= Grassyville, Texas =

Ghost town in Texas

Grassyville is a ghost town located in Bastrop County, Texas, United States. The community was founded in the northeastern corner of the county, near the intersection of Farm to Market Road 2104 and Farm to Market Road 2239, six miles south of Paige, 14 miles east of Bastrop, and 50 miles east of Austin.

==History==

Grassyville was settled in the 1850s by German Methodists as an agricultural community. A parsonage was built in 1858; a church was constructed in 1868. The town was granted a post office in 1877, although it was located in Lee County. It was moved to Bastrop County in 1879, but closed and reopened again in Lee County, only to finally move back to Bastrop County in 1883.

By 1884, the town had a population of 75, two churches, a steam gristmill, a cotton gin, and a district school. In 1887, 1893, and 1899, Grassyville hosted the annual conference of the German Methodist Church.

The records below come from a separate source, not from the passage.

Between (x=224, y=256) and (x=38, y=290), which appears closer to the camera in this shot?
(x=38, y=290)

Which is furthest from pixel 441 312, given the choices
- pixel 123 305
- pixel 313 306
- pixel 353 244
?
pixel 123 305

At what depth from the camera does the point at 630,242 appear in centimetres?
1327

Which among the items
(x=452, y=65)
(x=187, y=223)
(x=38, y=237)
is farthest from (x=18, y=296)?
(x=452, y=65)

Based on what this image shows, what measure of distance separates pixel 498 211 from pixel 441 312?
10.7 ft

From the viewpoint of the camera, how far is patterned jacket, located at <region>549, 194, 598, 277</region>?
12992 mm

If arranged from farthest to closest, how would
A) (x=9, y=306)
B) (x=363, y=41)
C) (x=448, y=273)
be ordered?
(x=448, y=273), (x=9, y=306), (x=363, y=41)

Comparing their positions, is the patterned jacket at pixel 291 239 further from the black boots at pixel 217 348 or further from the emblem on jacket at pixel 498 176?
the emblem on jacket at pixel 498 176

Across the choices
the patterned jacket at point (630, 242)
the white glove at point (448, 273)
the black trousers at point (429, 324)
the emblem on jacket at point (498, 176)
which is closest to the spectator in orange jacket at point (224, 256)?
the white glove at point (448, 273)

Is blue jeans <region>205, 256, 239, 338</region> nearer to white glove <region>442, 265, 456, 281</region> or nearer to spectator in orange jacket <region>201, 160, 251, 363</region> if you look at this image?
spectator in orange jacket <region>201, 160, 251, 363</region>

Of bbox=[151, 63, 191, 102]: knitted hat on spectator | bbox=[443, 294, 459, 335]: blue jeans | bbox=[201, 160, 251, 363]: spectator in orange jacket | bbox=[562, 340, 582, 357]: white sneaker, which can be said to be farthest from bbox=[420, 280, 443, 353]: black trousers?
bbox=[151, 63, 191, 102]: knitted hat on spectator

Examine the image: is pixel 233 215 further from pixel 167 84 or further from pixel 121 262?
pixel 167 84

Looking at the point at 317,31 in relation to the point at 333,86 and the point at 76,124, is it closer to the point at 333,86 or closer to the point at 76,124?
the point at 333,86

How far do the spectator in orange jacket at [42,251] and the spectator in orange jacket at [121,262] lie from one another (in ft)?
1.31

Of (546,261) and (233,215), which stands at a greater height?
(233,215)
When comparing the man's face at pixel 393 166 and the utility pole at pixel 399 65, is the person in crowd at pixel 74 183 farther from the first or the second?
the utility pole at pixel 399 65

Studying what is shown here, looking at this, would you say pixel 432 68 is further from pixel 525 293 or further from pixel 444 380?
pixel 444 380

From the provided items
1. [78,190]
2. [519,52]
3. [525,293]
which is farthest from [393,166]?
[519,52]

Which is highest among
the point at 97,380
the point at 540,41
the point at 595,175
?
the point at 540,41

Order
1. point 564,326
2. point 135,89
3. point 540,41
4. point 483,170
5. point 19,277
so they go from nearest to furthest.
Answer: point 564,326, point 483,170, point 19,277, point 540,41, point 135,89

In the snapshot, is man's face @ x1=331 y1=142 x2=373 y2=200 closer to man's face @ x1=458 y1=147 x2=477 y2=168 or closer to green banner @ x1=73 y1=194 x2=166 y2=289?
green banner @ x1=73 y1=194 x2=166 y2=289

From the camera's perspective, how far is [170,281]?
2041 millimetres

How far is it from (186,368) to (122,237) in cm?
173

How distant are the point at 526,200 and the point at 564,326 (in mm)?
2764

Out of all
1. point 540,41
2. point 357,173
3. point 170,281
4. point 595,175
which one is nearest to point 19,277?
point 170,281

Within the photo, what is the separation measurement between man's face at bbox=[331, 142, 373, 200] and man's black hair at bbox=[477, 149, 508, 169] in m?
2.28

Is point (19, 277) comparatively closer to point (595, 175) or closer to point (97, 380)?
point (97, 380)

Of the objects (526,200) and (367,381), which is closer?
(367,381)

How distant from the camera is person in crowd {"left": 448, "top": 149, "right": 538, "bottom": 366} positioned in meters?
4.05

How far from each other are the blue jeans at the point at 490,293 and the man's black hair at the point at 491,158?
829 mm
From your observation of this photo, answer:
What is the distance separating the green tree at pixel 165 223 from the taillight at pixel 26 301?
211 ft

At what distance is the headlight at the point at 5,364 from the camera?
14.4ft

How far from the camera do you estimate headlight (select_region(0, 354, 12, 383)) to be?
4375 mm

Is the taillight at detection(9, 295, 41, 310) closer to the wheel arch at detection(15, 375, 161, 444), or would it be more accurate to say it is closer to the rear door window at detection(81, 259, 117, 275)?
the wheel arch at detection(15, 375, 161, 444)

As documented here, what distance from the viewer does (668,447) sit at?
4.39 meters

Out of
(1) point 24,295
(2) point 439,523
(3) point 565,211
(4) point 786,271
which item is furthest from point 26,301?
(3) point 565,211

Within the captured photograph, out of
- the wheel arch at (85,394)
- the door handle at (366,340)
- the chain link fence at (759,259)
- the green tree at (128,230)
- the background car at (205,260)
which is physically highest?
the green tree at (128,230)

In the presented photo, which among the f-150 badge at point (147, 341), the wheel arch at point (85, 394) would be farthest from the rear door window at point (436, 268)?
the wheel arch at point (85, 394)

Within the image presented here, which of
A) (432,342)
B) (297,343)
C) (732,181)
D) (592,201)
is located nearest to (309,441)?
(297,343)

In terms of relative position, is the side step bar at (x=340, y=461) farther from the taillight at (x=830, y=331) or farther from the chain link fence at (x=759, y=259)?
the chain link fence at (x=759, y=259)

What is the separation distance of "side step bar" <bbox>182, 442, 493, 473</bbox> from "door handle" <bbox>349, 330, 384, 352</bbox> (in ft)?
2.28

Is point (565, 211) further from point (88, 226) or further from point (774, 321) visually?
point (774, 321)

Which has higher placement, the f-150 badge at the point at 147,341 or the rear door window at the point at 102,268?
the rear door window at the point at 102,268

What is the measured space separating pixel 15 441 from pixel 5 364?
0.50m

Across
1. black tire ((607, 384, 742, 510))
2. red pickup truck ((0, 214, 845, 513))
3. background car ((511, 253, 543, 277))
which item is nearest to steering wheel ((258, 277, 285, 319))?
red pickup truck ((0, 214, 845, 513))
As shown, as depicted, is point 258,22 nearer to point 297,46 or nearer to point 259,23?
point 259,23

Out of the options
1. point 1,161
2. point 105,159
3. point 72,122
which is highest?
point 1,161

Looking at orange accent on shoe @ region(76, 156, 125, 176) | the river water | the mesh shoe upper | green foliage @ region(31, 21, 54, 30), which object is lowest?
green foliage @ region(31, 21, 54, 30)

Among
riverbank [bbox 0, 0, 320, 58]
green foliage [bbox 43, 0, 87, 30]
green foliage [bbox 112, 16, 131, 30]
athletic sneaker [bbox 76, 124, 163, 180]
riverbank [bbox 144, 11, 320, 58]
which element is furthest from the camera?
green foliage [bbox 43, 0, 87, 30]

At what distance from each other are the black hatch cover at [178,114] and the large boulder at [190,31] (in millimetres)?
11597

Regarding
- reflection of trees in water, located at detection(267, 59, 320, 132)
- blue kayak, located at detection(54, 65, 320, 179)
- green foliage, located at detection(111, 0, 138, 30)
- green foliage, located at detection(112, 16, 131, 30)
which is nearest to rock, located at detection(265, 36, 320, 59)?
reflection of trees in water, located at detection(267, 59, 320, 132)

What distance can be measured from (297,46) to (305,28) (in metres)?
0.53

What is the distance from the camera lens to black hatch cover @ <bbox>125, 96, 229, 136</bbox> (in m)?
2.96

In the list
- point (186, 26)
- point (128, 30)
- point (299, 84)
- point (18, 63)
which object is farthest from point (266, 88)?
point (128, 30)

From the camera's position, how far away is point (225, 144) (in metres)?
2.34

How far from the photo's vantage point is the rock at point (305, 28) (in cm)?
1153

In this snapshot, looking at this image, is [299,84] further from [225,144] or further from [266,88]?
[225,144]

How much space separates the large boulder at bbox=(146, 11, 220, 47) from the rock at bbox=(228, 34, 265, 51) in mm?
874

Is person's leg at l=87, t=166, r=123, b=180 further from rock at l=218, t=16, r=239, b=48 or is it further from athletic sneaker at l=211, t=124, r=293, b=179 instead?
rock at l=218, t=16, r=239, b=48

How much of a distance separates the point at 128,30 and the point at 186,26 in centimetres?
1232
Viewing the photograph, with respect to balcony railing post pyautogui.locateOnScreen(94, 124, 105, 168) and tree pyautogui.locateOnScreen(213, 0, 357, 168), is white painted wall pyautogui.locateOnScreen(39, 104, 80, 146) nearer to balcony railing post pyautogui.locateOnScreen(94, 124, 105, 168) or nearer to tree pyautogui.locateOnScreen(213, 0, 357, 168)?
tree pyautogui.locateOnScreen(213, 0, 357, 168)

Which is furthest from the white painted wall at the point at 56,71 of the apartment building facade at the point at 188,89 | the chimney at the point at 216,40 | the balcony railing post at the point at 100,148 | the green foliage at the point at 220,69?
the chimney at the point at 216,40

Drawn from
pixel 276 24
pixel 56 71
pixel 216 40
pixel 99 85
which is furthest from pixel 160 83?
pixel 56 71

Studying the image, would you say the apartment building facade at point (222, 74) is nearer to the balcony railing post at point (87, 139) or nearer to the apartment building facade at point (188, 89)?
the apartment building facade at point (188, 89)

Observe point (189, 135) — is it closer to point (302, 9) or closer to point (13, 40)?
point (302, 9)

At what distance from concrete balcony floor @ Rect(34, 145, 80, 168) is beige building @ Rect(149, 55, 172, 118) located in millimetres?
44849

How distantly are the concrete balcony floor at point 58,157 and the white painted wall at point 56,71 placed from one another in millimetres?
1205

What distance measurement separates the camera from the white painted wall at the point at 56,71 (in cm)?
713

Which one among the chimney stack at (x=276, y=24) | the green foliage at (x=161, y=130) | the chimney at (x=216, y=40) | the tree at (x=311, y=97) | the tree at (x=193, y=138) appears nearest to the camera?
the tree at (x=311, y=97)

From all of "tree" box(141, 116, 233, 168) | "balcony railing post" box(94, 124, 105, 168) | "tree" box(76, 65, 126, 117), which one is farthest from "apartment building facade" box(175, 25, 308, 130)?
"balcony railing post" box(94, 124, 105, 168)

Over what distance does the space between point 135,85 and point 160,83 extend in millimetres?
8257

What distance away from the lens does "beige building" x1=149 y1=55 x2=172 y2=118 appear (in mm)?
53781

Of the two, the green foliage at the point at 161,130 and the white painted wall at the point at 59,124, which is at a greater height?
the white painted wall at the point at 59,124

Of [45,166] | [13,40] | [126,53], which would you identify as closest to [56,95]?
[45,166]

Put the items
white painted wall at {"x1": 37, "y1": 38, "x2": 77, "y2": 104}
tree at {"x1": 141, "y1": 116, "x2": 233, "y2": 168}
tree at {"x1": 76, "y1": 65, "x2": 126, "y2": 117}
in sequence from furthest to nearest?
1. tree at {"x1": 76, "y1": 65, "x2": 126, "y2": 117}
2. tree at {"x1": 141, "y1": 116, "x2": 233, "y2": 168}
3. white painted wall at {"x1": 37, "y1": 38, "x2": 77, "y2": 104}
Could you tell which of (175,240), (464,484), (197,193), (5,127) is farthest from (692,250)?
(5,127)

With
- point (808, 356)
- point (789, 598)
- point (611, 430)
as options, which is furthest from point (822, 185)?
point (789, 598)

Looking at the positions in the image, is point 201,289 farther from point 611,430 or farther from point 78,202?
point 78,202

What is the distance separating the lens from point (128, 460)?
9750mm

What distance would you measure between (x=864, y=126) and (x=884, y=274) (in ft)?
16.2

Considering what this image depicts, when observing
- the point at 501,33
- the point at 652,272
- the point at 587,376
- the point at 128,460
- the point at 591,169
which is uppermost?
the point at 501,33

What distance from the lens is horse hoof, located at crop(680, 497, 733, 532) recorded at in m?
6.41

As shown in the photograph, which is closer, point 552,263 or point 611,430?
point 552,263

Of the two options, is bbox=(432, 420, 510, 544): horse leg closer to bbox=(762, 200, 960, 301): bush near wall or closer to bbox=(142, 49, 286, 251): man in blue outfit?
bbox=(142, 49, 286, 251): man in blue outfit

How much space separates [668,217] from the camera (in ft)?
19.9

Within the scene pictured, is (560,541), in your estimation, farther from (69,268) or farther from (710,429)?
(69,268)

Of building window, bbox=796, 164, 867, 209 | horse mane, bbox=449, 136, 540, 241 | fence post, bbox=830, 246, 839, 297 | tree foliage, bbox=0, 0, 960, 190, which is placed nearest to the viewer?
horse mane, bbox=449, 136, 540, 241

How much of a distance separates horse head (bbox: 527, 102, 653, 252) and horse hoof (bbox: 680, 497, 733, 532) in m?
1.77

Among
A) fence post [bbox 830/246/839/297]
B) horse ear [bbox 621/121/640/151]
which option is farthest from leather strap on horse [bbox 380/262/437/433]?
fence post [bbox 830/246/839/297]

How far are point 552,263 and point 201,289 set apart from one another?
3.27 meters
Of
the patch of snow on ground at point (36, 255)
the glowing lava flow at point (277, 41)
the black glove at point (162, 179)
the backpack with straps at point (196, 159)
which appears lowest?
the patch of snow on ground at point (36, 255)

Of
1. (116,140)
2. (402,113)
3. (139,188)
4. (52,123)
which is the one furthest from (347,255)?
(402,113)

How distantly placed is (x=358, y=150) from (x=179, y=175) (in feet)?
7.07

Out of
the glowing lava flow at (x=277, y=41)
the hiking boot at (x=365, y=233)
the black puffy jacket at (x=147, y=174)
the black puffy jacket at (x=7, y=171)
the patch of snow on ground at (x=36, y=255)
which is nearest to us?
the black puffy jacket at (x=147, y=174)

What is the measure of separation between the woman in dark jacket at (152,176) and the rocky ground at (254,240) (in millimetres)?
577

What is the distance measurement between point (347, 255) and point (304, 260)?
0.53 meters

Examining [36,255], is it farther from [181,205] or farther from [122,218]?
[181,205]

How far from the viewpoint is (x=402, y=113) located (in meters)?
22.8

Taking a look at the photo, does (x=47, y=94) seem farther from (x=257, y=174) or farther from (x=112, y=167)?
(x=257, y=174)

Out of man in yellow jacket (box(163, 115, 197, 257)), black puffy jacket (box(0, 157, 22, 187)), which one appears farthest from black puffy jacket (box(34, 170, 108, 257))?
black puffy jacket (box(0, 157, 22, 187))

The post office closed permanently in 1906. The district school operated until 1933, when the population fell to 10. From 1939 to 1990, the population was reported at 50.

==Grassyville today==

All that remains of the town is Grassyville Road and a church cemetery with 130 graves. Many of the cemetery markers are engraved in German script. The two earliest burials, Auguste D. Hamff and Bertha Kunkel, are both dated 1871. Seven Confederate Army soldiers, Civil War veterans from Company A of the Fifth Texas Field Artillery, are also interred here. The 1.5-acre graveyard is still in use. It is maintained by the Grassyville Cemetery Association, established in 1963.